Alworth explains all things cider in ‘Cider Made Simple’

Last month, Jeff Alworth’s “The Beer Bible” was released. His newest book takes a look at another part of the craft beverage industry that has made a meteoric rise over the past few years.

Cider, especially here in the state of Washington, has become a major player because of a number of factors, including the gluten-free craze. Tap and shelf space for cider in restaurants and grocery stores has mushroomed. So much so that its market share has doubled every three years over the past decade.

In that space steps Alworth to make sense of it all. His newest book, “Cider Made Simple,” does a good job demystifying the subject of cider.
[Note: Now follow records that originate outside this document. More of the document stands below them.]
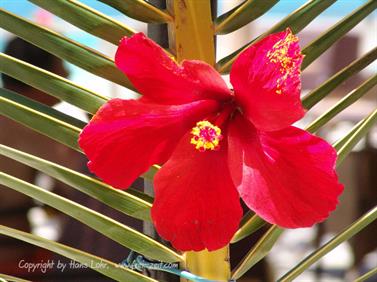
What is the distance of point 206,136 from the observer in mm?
408

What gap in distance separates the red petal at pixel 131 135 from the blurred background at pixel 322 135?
1.40ft

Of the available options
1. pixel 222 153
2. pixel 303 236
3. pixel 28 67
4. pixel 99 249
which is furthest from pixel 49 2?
pixel 303 236

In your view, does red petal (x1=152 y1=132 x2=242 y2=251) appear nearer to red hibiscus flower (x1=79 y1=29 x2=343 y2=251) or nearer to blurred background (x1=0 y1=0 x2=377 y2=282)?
red hibiscus flower (x1=79 y1=29 x2=343 y2=251)

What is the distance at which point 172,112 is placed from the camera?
0.42 m

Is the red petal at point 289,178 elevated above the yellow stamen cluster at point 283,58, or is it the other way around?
the yellow stamen cluster at point 283,58

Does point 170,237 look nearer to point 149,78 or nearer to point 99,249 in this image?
point 149,78

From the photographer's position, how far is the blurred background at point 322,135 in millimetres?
1071

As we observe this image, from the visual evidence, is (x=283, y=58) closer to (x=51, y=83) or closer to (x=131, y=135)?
(x=131, y=135)

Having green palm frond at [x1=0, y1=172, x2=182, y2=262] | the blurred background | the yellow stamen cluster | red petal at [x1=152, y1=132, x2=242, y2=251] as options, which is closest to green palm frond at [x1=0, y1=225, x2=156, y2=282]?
green palm frond at [x1=0, y1=172, x2=182, y2=262]

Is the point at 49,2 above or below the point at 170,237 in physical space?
above

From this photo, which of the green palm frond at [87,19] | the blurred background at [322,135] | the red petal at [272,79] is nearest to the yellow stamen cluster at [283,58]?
the red petal at [272,79]

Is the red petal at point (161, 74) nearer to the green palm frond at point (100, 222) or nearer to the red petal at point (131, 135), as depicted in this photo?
the red petal at point (131, 135)

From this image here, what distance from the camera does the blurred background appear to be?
1071mm

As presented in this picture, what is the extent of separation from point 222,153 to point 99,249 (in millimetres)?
804
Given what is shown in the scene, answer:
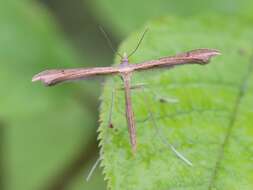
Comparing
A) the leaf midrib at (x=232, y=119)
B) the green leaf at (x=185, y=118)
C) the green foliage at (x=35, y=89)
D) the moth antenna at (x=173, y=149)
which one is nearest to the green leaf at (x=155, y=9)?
the green foliage at (x=35, y=89)

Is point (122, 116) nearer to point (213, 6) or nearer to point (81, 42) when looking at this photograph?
point (213, 6)

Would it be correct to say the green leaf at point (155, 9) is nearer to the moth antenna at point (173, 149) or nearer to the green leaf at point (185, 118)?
the green leaf at point (185, 118)

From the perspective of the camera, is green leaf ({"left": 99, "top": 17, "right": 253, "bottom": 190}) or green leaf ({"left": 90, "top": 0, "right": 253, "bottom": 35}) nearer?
green leaf ({"left": 99, "top": 17, "right": 253, "bottom": 190})

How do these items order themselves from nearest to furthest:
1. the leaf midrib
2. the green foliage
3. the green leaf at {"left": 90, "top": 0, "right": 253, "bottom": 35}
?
the leaf midrib, the green foliage, the green leaf at {"left": 90, "top": 0, "right": 253, "bottom": 35}

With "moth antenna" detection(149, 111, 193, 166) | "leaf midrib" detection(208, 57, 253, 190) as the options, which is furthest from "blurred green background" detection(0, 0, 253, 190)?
"moth antenna" detection(149, 111, 193, 166)

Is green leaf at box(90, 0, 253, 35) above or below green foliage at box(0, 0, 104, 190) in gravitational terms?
above

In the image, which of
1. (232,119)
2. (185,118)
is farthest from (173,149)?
(232,119)

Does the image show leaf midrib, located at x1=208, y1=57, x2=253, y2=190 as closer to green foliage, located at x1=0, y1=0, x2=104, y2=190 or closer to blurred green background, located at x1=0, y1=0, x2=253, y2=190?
blurred green background, located at x1=0, y1=0, x2=253, y2=190

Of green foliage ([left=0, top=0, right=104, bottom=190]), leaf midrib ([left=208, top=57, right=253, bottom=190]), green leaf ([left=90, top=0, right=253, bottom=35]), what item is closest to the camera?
leaf midrib ([left=208, top=57, right=253, bottom=190])
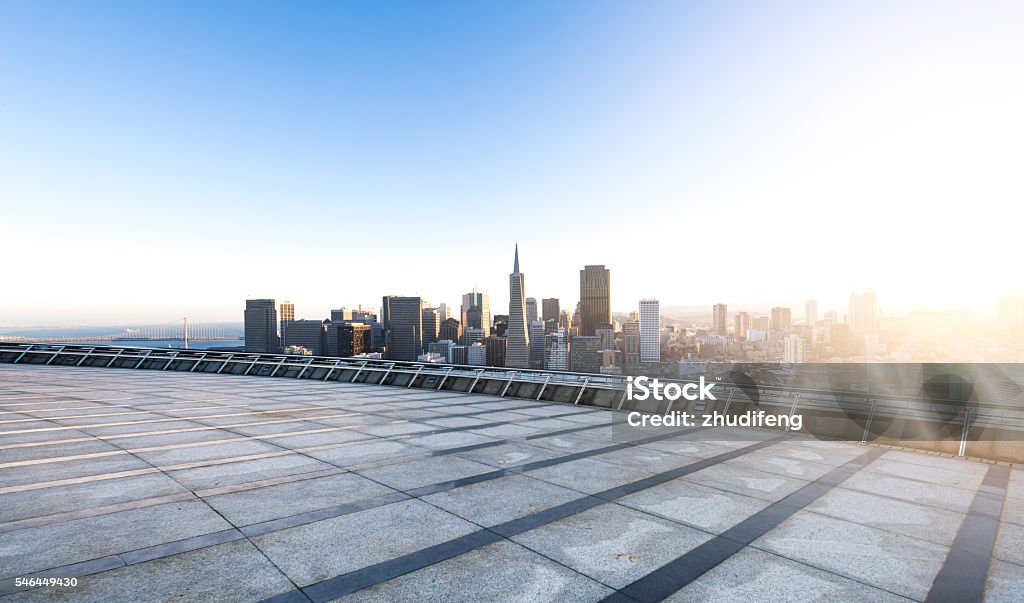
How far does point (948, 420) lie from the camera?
11648mm

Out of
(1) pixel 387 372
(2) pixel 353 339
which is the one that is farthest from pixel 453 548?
(2) pixel 353 339

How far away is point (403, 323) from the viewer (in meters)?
183

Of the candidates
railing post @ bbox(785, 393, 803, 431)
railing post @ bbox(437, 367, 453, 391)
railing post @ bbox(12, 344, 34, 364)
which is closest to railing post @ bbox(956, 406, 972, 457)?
railing post @ bbox(785, 393, 803, 431)

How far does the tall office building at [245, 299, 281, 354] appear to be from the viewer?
125m

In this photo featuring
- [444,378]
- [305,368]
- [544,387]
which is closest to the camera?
[544,387]

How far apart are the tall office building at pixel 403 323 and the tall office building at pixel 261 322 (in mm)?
40555

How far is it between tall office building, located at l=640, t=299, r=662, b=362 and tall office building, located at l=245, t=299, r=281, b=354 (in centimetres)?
9124

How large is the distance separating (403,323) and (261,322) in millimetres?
58953

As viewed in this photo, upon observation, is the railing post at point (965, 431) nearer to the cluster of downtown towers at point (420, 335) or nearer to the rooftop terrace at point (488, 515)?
the rooftop terrace at point (488, 515)

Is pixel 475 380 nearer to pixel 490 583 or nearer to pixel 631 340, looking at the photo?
pixel 490 583

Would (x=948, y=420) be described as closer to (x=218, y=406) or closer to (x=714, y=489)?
(x=714, y=489)

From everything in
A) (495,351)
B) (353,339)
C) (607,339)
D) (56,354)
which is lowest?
(495,351)

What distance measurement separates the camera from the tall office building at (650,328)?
162 feet

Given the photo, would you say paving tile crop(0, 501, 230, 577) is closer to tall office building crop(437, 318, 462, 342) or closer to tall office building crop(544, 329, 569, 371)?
tall office building crop(544, 329, 569, 371)
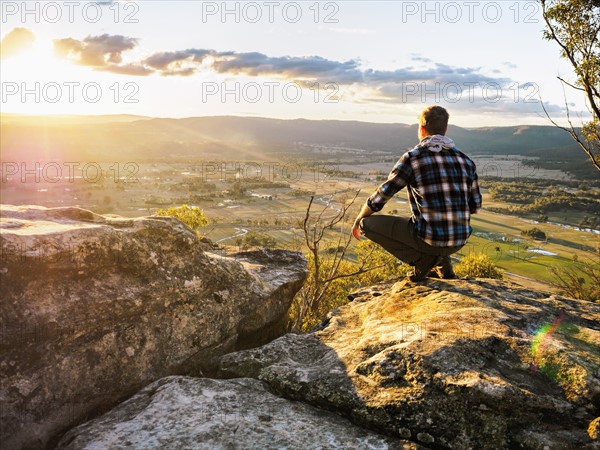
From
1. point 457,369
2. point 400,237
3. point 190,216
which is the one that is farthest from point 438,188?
point 190,216

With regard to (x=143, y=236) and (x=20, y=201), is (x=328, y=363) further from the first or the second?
(x=20, y=201)

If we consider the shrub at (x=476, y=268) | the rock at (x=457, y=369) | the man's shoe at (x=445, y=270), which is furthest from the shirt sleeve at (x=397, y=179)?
the shrub at (x=476, y=268)

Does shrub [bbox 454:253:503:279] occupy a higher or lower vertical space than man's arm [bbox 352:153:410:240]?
lower

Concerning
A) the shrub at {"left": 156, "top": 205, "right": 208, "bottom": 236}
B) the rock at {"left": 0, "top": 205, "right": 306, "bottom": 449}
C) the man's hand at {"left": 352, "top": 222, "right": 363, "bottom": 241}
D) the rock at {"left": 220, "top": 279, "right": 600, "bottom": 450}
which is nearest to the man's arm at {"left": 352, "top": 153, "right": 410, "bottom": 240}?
the man's hand at {"left": 352, "top": 222, "right": 363, "bottom": 241}

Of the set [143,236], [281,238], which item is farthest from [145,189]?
[143,236]

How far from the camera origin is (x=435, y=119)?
6.93 metres

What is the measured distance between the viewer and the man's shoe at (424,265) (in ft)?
25.8

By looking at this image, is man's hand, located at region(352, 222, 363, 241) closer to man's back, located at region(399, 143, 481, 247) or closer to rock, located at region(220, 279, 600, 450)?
man's back, located at region(399, 143, 481, 247)

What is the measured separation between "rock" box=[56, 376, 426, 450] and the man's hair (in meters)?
4.34

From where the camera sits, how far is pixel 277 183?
179m

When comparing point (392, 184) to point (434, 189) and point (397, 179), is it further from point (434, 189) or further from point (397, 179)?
point (434, 189)

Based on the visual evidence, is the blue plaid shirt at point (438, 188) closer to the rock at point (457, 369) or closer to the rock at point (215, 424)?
the rock at point (457, 369)

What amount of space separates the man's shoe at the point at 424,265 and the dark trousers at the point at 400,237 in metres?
0.08

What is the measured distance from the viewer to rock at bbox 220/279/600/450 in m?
4.60
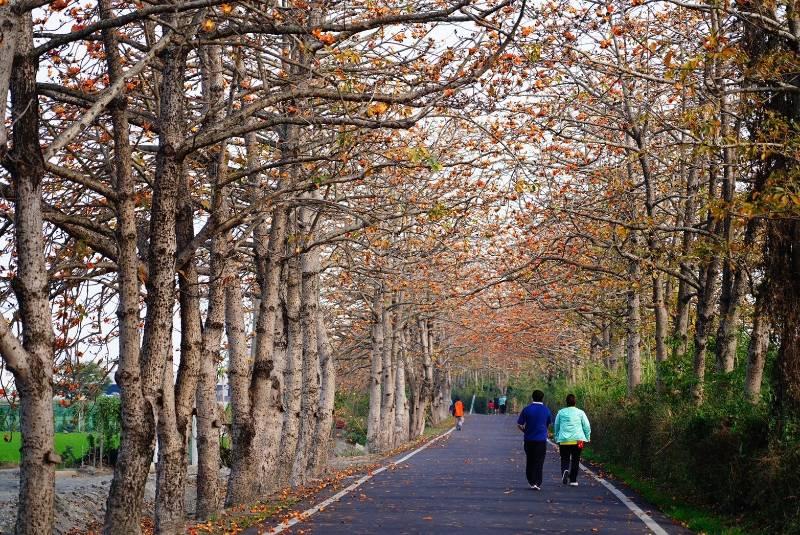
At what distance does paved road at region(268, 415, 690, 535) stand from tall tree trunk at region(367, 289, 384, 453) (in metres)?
11.5

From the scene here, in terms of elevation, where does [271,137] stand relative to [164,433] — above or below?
above

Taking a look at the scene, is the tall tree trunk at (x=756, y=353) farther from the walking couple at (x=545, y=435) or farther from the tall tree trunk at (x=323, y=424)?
the tall tree trunk at (x=323, y=424)

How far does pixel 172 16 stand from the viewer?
13.0 meters

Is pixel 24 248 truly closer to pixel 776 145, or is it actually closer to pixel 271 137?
pixel 776 145

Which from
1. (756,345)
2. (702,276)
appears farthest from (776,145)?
(702,276)

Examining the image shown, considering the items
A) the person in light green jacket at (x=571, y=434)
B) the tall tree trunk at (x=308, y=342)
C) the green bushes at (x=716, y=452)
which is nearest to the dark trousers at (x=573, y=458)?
the person in light green jacket at (x=571, y=434)

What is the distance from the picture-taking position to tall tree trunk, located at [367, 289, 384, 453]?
37.8 m

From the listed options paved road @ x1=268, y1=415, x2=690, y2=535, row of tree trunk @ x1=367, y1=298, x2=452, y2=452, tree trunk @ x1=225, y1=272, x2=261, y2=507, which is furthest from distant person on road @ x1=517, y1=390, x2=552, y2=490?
row of tree trunk @ x1=367, y1=298, x2=452, y2=452

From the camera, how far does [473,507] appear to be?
1669cm

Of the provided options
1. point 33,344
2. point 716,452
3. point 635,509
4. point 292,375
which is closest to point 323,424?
point 292,375

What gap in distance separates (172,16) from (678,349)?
48.7 ft

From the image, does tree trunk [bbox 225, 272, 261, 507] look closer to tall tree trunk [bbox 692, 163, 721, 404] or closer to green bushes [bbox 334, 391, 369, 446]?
tall tree trunk [bbox 692, 163, 721, 404]

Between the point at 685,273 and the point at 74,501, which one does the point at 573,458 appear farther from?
the point at 74,501

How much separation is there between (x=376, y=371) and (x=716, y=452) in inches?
940
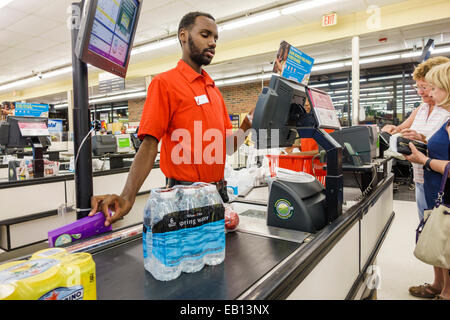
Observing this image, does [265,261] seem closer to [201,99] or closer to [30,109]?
[201,99]

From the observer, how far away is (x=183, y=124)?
143 centimetres

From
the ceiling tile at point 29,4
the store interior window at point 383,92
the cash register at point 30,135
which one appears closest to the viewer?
the cash register at point 30,135

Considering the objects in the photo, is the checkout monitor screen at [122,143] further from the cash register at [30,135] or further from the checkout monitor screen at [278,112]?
the checkout monitor screen at [278,112]

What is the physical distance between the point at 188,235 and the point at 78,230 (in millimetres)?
502

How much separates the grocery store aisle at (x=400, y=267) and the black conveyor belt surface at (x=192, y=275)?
1.94 meters

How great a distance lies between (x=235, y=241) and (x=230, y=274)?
0.95 feet

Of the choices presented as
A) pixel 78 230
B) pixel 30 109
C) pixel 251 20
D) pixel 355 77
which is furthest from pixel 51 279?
pixel 30 109

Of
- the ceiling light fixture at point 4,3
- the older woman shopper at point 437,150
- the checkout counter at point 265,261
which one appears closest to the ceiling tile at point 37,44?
the ceiling light fixture at point 4,3

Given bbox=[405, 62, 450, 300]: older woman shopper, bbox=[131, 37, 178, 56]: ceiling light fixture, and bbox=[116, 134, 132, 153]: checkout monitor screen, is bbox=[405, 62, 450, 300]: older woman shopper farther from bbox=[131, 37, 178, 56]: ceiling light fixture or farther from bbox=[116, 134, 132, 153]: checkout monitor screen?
bbox=[131, 37, 178, 56]: ceiling light fixture

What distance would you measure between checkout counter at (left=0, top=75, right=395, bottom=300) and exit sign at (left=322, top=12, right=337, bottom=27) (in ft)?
16.9

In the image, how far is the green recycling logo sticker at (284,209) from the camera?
1.25m

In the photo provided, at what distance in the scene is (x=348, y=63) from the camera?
30.0ft
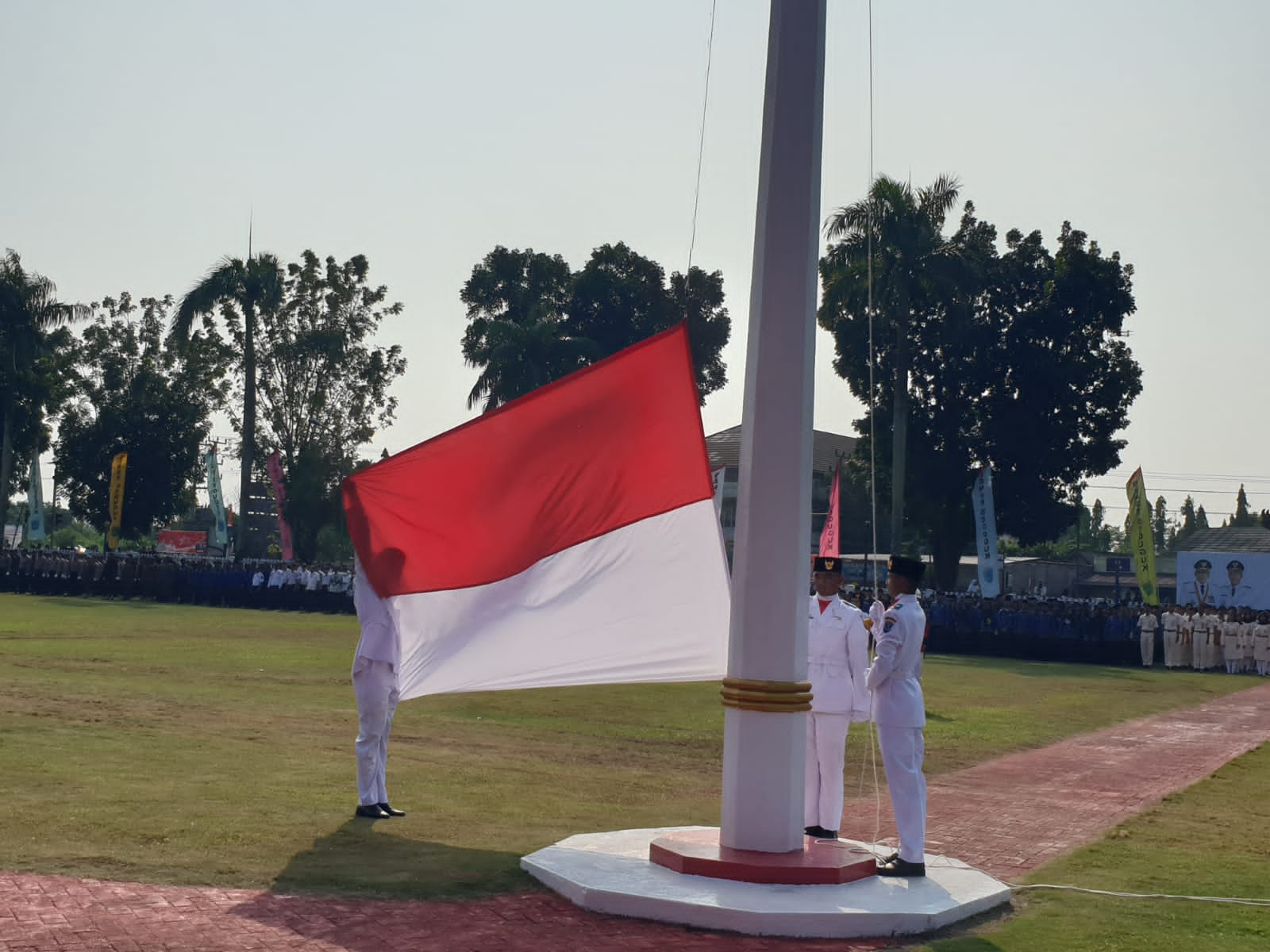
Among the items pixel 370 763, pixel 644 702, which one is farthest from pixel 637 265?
pixel 370 763

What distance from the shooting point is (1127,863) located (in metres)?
9.10

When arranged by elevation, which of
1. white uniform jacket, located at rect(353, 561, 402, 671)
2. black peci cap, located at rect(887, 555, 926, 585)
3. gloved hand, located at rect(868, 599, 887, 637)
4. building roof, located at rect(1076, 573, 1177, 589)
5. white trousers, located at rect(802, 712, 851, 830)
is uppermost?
building roof, located at rect(1076, 573, 1177, 589)

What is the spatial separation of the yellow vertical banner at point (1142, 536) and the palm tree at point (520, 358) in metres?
28.7

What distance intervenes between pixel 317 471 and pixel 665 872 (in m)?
46.1

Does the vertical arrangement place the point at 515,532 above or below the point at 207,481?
below

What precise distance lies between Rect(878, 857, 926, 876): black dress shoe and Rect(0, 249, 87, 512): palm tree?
55.1m

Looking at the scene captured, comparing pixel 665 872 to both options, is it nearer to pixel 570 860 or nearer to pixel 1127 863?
pixel 570 860

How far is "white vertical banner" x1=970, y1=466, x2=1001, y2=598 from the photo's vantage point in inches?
1542

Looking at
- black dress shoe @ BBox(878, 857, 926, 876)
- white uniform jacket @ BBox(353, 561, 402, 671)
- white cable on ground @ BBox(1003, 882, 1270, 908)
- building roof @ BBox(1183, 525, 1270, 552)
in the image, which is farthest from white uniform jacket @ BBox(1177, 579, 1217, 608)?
black dress shoe @ BBox(878, 857, 926, 876)

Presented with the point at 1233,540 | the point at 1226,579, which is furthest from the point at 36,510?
the point at 1233,540

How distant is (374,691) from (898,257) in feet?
119

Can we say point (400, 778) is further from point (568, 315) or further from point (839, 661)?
point (568, 315)

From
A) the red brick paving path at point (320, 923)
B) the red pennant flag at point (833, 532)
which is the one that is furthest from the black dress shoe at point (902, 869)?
the red pennant flag at point (833, 532)

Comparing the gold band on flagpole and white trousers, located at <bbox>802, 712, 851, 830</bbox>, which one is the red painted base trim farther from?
white trousers, located at <bbox>802, 712, 851, 830</bbox>
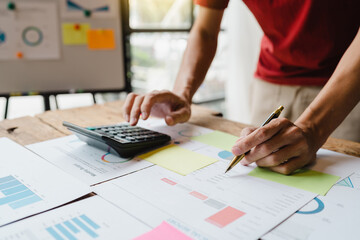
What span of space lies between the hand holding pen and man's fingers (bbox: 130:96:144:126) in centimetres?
30

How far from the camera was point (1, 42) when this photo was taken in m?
1.56

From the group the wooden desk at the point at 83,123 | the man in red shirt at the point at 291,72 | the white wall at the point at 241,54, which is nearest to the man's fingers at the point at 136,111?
the man in red shirt at the point at 291,72

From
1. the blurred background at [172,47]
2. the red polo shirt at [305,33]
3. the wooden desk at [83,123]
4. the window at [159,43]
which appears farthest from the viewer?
the blurred background at [172,47]

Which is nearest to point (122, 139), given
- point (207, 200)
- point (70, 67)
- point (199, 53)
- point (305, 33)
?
point (207, 200)

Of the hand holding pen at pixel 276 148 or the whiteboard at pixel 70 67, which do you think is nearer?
the hand holding pen at pixel 276 148

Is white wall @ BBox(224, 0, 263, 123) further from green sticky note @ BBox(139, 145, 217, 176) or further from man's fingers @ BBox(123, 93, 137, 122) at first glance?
green sticky note @ BBox(139, 145, 217, 176)

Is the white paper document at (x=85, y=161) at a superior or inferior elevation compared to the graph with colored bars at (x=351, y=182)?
superior

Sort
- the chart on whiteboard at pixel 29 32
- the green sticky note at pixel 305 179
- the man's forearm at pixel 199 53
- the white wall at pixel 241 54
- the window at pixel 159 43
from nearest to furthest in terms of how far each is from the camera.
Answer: the green sticky note at pixel 305 179, the man's forearm at pixel 199 53, the chart on whiteboard at pixel 29 32, the window at pixel 159 43, the white wall at pixel 241 54

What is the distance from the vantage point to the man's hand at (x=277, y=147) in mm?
553

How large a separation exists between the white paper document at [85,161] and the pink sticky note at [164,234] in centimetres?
17

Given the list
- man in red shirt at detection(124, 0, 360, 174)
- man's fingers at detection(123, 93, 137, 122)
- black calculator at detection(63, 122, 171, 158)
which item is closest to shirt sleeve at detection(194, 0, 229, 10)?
man in red shirt at detection(124, 0, 360, 174)

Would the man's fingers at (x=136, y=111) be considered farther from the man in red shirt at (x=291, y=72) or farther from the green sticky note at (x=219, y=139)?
the green sticky note at (x=219, y=139)

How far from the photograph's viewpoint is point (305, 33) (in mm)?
971

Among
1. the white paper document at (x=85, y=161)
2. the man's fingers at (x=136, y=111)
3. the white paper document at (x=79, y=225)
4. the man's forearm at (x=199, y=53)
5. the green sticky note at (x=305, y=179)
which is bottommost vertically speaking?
the green sticky note at (x=305, y=179)
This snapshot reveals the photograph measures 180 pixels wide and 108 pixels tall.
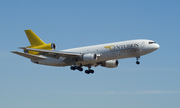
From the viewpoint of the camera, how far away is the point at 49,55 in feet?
200

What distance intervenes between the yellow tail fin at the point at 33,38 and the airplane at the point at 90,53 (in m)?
1.86

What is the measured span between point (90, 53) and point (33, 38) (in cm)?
1417

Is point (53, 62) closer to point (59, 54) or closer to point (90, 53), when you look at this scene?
point (59, 54)

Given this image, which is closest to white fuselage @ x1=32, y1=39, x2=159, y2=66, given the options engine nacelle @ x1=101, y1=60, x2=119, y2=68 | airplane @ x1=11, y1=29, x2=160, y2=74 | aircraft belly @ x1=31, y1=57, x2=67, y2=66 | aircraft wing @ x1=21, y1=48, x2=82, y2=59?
airplane @ x1=11, y1=29, x2=160, y2=74

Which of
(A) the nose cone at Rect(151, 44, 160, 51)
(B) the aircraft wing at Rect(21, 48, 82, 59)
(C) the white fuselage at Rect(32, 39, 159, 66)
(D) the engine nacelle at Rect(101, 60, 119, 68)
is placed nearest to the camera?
(C) the white fuselage at Rect(32, 39, 159, 66)

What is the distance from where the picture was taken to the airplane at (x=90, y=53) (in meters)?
58.9

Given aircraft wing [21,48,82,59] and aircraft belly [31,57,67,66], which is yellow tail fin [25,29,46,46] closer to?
aircraft belly [31,57,67,66]

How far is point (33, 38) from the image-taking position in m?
68.2

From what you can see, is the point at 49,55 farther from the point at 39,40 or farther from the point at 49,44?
the point at 39,40

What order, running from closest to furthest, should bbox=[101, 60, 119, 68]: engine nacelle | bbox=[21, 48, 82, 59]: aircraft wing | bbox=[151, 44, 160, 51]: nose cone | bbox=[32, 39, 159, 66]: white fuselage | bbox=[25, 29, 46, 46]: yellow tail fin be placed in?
bbox=[32, 39, 159, 66]: white fuselage, bbox=[151, 44, 160, 51]: nose cone, bbox=[21, 48, 82, 59]: aircraft wing, bbox=[101, 60, 119, 68]: engine nacelle, bbox=[25, 29, 46, 46]: yellow tail fin

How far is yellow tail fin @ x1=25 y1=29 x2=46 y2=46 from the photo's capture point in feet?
222

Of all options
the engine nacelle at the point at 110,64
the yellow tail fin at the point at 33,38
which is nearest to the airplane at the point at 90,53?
the engine nacelle at the point at 110,64

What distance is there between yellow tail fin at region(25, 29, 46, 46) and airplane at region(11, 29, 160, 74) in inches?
73.4

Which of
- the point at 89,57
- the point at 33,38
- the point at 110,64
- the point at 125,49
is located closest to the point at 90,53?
the point at 89,57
Alworth breaks down the different flavor profiles of cider, from sweet to tart and floral to earthy. He also writes about the styles of cider, deftly illustrating the differences between sparkling cider and still cider.

Besides conducting research in American cider hotbeds like Washington and Michigan, Alworth, who lives in Portland, Oregon, traveled to Europe and Canada to discover what makes cider so special. In one of the most interesting parts of the book, Alworth writes about the burgeoning cider industry in Quebec.

“Cider Made Simple” (Chronicle Books, $19.95) is a great tool and a fascinating read for anyone who is curious about the trendy beverage.

Alworth started writing about beer and cider in the late 1990s at Willamette Week. Since then he’s written “The Beer Tasting Toolkit,” and articles for magazines like Draft and All About Beer. He currently helms his own popular beer blog, Beervana, at www.beervana.com.